| Passage provided |
%%
Dr. Nicoara: We developed novel techniques and tools to precisely measure the energy needed to render individual web elements, such as images, JavaScript, cascade style sheets (CSS) and plug-in objects, as well as designed a system that has the potential to dramatically reduce energy consumption of smartphones.

Our results show that for popular websites, downloading and parsing CSS and JavaScript consumes a significant fraction of the total energy needed to render the web page. We also show that by redesigning websites, the energy needed to render web pages is minimized. Another fundamental challenge stems from estimating the point at which offloading browser computations to a remote server can save energy on the phone. Given the smartphone’s limited energy, there is a strong desire to minimize its work, which can be helped by performing expensive browser computations off the phone. We explored the possibilities that arise when offloading heavy computations to a server cloud to save energy.

While researchers assume that measuring the energy consumed by a mobile operation can be known using a high-level API for finding out the battery level, we pioneered another approach: providing support for obtaining very precise, fine-grained energy use by a mobile browser to render web pages by hooking an external high-precision digital power multimeter to an open mobile phone’s battery. Given the inadequate nature of the existing tools, we then advanced our research in this field, aiming to accurately model the power draw of the Android mobile platform.

How can developers put this information to use?

Dr. Nicoara: We measured the energy needed to render financial, e-commerce, email, blogging, news and social networking sites. The tools are sufficiently precise to measure the energy needed to render individual web elements, such as cascade style sheets (CSS), JavaScript, images, and plug-in objects. Using the collected data, concrete recommendations are made on how to design web pages so as to minimize the energy needed to render the page.
%%
| Excerpted records |
%%
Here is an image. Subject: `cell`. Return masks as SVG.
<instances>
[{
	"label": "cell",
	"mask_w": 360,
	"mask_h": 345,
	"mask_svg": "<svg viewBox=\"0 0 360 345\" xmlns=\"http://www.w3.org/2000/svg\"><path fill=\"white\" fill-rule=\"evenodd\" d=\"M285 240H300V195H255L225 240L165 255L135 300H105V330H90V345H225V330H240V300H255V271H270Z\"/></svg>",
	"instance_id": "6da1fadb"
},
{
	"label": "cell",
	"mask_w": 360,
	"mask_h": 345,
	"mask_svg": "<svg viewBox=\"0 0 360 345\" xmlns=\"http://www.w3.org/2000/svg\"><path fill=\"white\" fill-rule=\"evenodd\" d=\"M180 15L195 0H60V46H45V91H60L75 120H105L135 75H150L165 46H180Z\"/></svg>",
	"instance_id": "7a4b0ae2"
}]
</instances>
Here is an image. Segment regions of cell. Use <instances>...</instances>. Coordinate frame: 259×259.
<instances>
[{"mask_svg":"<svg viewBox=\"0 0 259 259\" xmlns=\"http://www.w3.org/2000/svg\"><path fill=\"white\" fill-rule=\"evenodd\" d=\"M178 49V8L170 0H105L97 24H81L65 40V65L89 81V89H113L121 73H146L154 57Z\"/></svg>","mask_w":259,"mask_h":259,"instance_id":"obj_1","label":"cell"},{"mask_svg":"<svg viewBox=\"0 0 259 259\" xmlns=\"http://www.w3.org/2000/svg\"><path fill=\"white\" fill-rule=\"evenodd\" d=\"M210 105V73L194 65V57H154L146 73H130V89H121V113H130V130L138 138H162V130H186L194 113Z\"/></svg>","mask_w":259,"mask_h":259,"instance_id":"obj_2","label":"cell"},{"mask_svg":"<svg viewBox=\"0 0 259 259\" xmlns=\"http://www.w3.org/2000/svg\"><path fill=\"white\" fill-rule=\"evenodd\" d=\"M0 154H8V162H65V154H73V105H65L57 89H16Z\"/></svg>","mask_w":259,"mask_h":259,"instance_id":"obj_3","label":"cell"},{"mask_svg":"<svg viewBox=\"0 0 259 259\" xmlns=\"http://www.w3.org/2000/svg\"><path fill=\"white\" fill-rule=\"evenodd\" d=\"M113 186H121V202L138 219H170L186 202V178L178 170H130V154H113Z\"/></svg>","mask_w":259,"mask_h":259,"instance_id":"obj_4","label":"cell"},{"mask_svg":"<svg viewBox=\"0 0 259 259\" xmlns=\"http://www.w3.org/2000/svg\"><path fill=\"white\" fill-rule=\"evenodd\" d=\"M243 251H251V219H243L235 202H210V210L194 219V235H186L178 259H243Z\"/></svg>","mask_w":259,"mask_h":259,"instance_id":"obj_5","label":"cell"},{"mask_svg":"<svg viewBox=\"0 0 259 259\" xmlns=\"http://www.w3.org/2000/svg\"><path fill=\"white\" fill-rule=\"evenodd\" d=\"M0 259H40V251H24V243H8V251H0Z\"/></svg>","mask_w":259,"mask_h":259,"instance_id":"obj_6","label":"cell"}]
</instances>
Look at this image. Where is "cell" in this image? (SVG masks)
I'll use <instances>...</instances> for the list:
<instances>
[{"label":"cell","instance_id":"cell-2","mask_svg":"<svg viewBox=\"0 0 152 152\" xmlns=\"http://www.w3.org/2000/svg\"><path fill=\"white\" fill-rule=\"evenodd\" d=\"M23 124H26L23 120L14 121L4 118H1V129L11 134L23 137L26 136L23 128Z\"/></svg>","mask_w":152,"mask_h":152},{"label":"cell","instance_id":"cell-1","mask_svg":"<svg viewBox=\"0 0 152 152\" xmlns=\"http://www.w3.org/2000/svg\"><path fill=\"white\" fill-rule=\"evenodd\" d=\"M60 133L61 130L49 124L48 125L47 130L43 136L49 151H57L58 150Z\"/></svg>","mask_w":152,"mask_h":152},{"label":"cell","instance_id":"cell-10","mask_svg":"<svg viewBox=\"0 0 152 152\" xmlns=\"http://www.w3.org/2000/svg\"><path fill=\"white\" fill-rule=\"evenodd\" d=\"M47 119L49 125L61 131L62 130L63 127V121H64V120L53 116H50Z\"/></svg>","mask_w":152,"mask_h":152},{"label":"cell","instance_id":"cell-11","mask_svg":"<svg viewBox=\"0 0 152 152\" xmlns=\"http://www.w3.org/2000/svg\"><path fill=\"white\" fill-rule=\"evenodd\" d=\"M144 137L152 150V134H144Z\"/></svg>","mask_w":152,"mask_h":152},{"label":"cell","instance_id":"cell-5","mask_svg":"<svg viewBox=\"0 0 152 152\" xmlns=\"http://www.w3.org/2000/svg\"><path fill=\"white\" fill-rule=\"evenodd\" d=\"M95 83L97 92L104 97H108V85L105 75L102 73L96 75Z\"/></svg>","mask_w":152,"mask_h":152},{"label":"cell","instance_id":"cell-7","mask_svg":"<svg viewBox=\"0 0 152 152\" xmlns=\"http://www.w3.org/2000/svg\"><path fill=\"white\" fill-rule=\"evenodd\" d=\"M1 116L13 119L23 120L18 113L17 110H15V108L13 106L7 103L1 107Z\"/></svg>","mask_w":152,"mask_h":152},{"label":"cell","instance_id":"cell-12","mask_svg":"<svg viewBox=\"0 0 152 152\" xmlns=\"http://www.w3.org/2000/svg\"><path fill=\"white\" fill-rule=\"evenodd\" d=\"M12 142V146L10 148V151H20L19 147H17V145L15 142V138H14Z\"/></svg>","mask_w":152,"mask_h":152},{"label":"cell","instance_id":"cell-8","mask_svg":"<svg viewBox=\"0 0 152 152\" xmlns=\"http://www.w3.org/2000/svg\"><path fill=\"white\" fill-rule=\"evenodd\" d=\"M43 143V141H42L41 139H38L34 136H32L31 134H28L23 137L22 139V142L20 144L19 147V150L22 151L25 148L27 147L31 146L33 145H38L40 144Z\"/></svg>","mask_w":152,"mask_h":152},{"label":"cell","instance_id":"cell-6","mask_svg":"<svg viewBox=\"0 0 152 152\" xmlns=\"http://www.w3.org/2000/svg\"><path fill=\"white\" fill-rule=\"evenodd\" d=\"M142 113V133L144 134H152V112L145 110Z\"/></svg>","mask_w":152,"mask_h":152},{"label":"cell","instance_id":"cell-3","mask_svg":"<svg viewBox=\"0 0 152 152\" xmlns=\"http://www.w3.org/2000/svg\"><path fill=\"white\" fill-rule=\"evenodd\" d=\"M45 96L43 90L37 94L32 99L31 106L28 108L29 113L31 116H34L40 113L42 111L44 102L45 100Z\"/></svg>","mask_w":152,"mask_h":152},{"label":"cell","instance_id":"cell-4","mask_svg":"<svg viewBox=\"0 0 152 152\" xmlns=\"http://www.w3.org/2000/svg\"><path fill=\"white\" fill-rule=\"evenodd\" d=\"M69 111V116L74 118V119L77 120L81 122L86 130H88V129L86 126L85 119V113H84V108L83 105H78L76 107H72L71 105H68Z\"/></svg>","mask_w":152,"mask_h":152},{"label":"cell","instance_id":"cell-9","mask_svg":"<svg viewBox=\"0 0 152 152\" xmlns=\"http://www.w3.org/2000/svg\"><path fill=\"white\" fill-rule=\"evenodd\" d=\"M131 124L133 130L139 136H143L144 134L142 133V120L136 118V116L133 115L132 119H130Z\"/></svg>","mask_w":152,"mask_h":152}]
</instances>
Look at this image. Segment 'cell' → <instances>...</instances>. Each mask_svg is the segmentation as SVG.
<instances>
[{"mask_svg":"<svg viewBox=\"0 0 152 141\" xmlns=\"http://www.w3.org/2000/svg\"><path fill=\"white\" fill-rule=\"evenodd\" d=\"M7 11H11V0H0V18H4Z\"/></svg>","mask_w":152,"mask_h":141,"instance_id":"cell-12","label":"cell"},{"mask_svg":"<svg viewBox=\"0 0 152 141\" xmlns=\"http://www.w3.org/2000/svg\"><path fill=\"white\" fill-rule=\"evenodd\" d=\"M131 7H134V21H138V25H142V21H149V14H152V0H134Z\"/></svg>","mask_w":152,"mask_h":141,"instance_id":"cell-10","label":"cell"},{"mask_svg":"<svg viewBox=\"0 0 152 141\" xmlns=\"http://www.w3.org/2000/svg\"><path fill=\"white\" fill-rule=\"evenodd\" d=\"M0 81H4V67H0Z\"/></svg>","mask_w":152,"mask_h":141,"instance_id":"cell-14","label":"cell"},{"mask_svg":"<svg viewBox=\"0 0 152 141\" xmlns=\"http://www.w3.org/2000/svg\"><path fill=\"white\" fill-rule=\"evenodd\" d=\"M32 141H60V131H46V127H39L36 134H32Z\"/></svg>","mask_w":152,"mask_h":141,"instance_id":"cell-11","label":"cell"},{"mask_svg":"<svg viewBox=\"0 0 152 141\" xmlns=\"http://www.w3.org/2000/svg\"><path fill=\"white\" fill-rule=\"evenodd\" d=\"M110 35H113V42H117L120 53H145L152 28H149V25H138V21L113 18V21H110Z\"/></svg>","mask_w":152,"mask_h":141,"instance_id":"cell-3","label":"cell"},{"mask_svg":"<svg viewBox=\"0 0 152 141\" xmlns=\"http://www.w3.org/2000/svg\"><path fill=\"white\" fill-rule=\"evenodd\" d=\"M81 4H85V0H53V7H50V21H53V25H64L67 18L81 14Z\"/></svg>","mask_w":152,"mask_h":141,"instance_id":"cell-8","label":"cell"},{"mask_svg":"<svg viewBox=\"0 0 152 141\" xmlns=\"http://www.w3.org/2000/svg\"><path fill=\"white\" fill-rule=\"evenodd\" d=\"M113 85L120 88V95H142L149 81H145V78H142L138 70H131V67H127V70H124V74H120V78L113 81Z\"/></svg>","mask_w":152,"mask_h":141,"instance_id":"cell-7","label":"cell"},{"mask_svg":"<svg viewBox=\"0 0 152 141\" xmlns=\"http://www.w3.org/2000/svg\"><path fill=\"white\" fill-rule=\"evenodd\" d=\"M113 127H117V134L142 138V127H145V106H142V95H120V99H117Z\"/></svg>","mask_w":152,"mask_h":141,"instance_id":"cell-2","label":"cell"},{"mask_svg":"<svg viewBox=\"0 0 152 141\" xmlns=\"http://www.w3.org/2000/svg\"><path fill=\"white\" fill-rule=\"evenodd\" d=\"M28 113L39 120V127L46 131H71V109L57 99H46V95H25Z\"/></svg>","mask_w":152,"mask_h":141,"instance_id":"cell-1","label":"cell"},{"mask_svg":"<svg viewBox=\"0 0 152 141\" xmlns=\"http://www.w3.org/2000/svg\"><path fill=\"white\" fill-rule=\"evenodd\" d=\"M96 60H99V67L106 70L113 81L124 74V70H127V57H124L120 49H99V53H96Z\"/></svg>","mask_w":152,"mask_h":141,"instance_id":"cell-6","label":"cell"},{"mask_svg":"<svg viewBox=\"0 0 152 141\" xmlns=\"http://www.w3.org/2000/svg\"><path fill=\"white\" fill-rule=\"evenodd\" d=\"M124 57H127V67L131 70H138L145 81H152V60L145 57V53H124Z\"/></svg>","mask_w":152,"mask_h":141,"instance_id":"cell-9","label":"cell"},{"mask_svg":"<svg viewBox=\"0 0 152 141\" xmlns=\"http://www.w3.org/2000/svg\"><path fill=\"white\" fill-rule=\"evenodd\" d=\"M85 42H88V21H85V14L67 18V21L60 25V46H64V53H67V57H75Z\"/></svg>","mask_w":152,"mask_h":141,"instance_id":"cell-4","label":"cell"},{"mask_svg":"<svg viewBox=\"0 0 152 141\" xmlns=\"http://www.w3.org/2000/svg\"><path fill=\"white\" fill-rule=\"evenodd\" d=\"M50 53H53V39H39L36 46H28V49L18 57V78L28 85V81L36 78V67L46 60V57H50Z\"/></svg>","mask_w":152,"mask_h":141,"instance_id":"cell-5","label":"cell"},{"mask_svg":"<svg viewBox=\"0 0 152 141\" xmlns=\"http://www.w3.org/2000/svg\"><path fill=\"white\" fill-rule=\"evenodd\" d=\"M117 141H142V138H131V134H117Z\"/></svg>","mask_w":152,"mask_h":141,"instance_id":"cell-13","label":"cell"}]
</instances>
%%
| Required action 1 |
Answer these questions using the passage on smartphone browser energy.
(a) For popular websites, what share of the total energy needed to render a web page is consumed by downloading and parsing CSS and JavaScript?
(b) What instrument was hooked to an open mobile phone's battery to obtain fine-grained energy measurements?
(c) What kinds of sites were measured for the energy needed to render them?
| Required action 2 |
Write out the passage on smartphone browser energy from "How can developers" up to and including "render the page.".

| Task response 1 |
(a) A significant fraction.
(b) An external high-precision digital power multimeter.
(c) Financial, e-commerce, email, blogging, news and social networking sites.

| Task response 2 |
How can developers put this information to use?

Dr. Nicoara: We measured the energy needed to render financial, e-commerce, email, blogging, news and social networking sites. The tools are sufficiently precise to measure the energy needed to render individual web elements, such as cascade style sheets (CSS), JavaScript, images, and plug-in objects. Using the collected data, concrete recommendations are made on how to design web pages so as to minimize the energy needed to render the page.